[start of Provided information]

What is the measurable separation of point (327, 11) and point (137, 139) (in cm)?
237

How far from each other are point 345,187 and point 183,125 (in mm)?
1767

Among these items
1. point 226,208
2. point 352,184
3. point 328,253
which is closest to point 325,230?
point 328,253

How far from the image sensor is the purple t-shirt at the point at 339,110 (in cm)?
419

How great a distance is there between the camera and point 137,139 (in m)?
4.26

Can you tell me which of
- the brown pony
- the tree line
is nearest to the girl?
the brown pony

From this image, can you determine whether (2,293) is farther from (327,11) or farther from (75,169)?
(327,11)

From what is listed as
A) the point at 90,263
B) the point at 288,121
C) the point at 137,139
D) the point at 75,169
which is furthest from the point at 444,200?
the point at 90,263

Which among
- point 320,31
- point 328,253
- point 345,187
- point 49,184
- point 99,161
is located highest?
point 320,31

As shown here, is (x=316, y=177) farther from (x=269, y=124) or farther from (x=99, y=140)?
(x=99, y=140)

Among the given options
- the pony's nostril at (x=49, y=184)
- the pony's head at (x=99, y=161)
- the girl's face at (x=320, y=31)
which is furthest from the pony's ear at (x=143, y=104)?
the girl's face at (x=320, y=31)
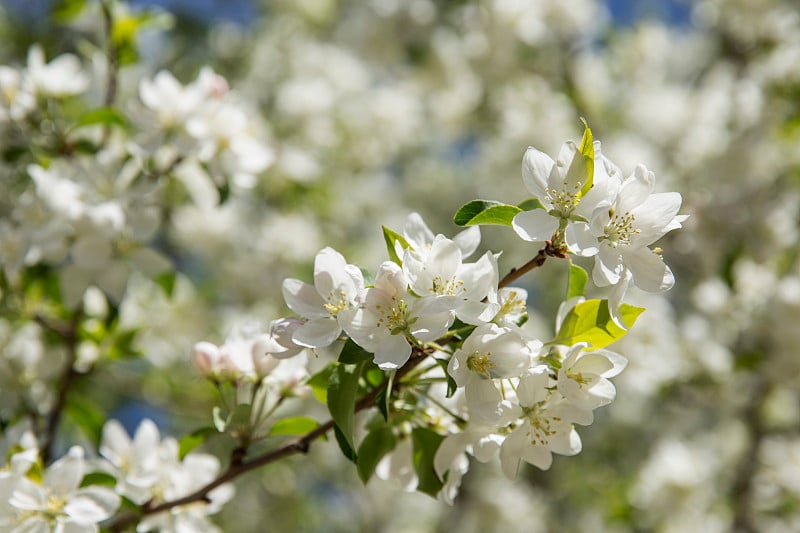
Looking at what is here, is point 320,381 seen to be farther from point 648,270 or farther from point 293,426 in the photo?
point 648,270

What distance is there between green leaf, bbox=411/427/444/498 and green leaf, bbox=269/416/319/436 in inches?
7.5

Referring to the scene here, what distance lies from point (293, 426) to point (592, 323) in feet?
1.74

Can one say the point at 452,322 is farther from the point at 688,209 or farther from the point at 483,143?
the point at 483,143

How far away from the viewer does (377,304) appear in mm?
1012

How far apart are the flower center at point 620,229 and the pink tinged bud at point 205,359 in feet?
2.04

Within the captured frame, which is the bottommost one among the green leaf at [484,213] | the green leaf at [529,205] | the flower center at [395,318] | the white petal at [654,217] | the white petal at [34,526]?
the white petal at [34,526]

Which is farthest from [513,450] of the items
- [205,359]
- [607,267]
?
[205,359]

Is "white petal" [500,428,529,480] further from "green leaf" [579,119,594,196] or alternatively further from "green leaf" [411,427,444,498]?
"green leaf" [579,119,594,196]

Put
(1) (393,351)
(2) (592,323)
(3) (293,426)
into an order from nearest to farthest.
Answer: (1) (393,351)
(2) (592,323)
(3) (293,426)

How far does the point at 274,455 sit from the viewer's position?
1188 mm

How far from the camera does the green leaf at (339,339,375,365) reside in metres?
1.03

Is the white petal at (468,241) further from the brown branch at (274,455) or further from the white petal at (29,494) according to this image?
the white petal at (29,494)

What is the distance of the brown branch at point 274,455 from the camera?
3.63ft

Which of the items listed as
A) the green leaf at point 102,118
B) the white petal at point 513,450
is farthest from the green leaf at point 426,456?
the green leaf at point 102,118
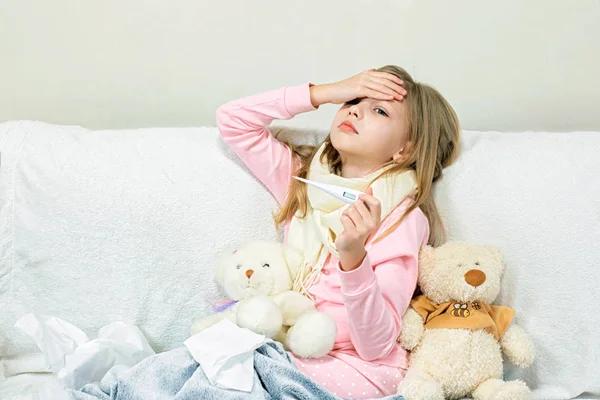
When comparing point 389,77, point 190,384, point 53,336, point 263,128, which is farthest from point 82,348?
point 389,77

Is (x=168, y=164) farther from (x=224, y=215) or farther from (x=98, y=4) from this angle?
(x=98, y=4)

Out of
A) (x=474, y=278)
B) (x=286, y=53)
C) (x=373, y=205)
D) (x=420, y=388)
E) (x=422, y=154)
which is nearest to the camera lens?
(x=373, y=205)

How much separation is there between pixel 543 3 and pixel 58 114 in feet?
3.84

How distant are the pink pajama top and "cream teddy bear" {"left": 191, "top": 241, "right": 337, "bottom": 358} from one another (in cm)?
5

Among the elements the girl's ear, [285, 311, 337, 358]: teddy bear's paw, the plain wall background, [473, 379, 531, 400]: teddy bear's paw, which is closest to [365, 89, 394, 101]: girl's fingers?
the girl's ear

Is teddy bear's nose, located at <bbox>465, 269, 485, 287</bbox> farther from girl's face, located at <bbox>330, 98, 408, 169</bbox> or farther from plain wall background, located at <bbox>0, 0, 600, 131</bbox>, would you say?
plain wall background, located at <bbox>0, 0, 600, 131</bbox>

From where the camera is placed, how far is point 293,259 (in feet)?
4.69

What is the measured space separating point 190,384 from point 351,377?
0.96 ft

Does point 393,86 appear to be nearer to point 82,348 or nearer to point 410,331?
point 410,331

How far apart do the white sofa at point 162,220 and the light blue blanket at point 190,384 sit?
0.84ft

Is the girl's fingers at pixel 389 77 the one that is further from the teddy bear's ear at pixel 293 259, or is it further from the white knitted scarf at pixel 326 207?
the teddy bear's ear at pixel 293 259

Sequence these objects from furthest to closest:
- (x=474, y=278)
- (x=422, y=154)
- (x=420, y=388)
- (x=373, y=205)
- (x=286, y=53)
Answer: (x=286, y=53)
(x=422, y=154)
(x=474, y=278)
(x=420, y=388)
(x=373, y=205)

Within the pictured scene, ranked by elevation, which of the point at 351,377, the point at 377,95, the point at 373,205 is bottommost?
the point at 351,377

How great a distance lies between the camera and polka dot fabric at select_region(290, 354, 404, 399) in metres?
1.30
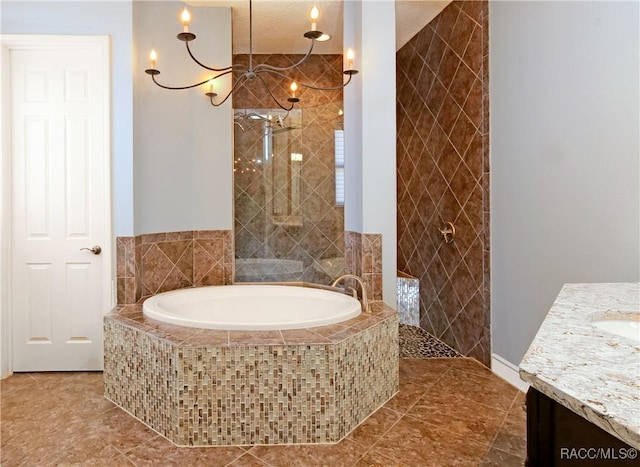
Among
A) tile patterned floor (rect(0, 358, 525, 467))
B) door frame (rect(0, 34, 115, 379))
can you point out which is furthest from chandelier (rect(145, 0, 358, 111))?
tile patterned floor (rect(0, 358, 525, 467))

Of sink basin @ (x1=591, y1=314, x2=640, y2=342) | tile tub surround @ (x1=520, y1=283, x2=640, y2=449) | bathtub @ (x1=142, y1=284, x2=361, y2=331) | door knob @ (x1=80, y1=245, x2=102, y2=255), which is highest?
door knob @ (x1=80, y1=245, x2=102, y2=255)

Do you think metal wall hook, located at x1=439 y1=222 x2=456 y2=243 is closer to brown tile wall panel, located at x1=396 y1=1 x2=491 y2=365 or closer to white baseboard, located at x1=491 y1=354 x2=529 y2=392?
brown tile wall panel, located at x1=396 y1=1 x2=491 y2=365

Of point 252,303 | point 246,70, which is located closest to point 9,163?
point 246,70

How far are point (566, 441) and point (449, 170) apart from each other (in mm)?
2794

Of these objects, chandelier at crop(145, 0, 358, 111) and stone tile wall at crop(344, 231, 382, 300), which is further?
stone tile wall at crop(344, 231, 382, 300)

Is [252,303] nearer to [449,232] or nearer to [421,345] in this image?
[421,345]

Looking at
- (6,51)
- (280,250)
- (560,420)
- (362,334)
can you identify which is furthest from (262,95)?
(560,420)

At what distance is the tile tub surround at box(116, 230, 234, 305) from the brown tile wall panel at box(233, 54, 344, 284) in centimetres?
23

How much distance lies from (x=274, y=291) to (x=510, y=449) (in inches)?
71.4

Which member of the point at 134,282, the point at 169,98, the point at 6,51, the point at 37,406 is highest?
the point at 6,51

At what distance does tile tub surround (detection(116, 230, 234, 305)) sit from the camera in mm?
2771

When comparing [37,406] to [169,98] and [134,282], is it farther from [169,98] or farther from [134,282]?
[169,98]

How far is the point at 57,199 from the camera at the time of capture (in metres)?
2.82

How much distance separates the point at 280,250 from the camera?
376 cm
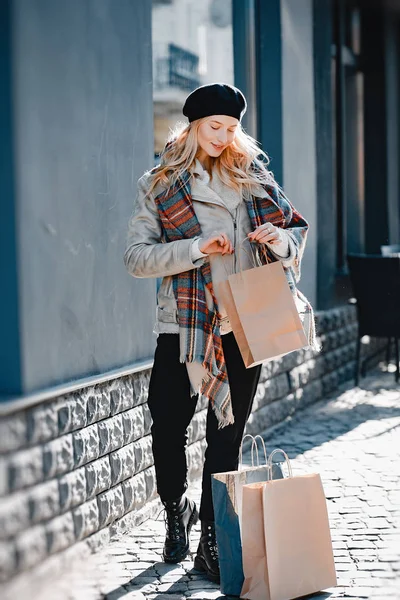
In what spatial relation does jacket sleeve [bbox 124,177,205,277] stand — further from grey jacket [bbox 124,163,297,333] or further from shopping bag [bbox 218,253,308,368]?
shopping bag [bbox 218,253,308,368]

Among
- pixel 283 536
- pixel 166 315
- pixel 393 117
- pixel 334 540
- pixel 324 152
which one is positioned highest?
pixel 393 117

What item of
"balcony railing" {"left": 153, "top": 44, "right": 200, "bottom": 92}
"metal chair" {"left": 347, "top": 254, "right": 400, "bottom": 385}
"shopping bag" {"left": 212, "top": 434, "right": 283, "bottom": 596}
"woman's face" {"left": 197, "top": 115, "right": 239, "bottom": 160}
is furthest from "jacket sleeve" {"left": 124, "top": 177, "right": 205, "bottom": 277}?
"metal chair" {"left": 347, "top": 254, "right": 400, "bottom": 385}

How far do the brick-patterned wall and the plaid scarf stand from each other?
23.3 inches

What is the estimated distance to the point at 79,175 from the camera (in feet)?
13.6

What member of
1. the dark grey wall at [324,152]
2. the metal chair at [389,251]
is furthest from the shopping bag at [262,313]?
the metal chair at [389,251]

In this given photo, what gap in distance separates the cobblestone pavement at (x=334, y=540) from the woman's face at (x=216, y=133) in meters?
1.62

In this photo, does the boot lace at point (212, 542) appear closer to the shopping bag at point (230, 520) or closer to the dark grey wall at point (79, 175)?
the shopping bag at point (230, 520)

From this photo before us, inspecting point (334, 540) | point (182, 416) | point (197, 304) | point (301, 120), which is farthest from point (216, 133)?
point (301, 120)

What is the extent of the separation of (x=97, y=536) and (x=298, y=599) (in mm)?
951

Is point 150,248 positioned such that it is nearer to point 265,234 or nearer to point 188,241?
point 188,241

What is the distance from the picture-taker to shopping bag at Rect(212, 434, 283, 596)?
3.57 metres

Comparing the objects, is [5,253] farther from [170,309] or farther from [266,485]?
[266,485]

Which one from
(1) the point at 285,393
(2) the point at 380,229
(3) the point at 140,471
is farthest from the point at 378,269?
(3) the point at 140,471

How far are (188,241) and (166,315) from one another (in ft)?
1.18
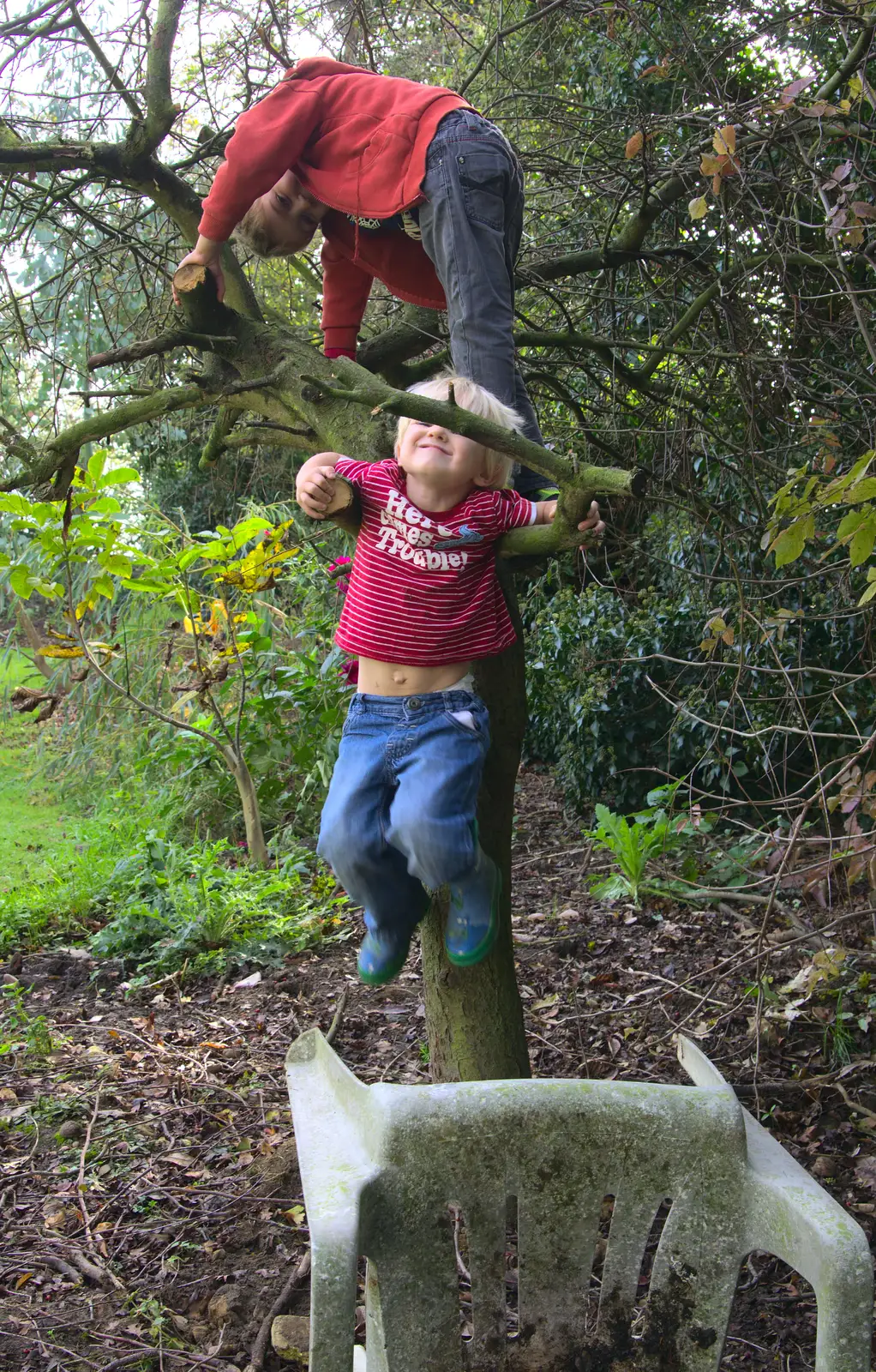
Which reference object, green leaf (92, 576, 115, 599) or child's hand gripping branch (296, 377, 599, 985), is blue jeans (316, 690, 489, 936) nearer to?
child's hand gripping branch (296, 377, 599, 985)

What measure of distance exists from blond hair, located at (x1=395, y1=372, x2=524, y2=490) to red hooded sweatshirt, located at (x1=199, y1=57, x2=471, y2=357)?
0.57 meters

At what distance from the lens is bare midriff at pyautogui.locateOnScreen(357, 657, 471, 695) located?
204 cm

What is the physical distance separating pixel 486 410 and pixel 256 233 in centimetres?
100

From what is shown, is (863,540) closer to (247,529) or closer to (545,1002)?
(545,1002)

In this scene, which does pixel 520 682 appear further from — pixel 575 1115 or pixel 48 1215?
pixel 48 1215

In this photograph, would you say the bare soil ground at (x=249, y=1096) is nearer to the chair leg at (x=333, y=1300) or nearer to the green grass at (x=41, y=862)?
the green grass at (x=41, y=862)

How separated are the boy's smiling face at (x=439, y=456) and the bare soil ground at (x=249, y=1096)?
3.90ft

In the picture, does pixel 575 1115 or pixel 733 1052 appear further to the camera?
pixel 733 1052

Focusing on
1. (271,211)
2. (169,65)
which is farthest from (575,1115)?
(169,65)

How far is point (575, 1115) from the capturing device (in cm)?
138

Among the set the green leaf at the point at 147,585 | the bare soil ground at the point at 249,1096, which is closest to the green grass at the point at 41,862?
the bare soil ground at the point at 249,1096

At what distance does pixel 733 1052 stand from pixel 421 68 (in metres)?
5.68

[end of Provided information]

### Direction
Reproduce the rows word for word, starting with the line that contains "In this photograph, would" and continuing through the last line of the rows.

### Solution below
In this photograph, would you say the bare soil ground at (x=249, y=1096) is nearer to the chair leg at (x=333, y=1300) or nearer to the green grass at (x=41, y=862)?
the green grass at (x=41, y=862)

How separated are the boy's smiling face at (x=439, y=456) and the bare soil ground at (x=249, y=1096)?
3.90ft

In the picture, does pixel 575 1115 or pixel 733 1052 appear further to the camera?
pixel 733 1052

Focusing on
1. (271,211)
2. (169,65)
which is farthest from (575,1115)?
(169,65)

How far is point (575, 1115) from the capturing device (in cm)?
138

Among the set the green leaf at the point at 147,585 | the bare soil ground at the point at 249,1096, which is closest to the green grass at the point at 41,862?
the bare soil ground at the point at 249,1096

At what distance does pixel 733 1052 stand from pixel 421 68 (in metres)?
5.68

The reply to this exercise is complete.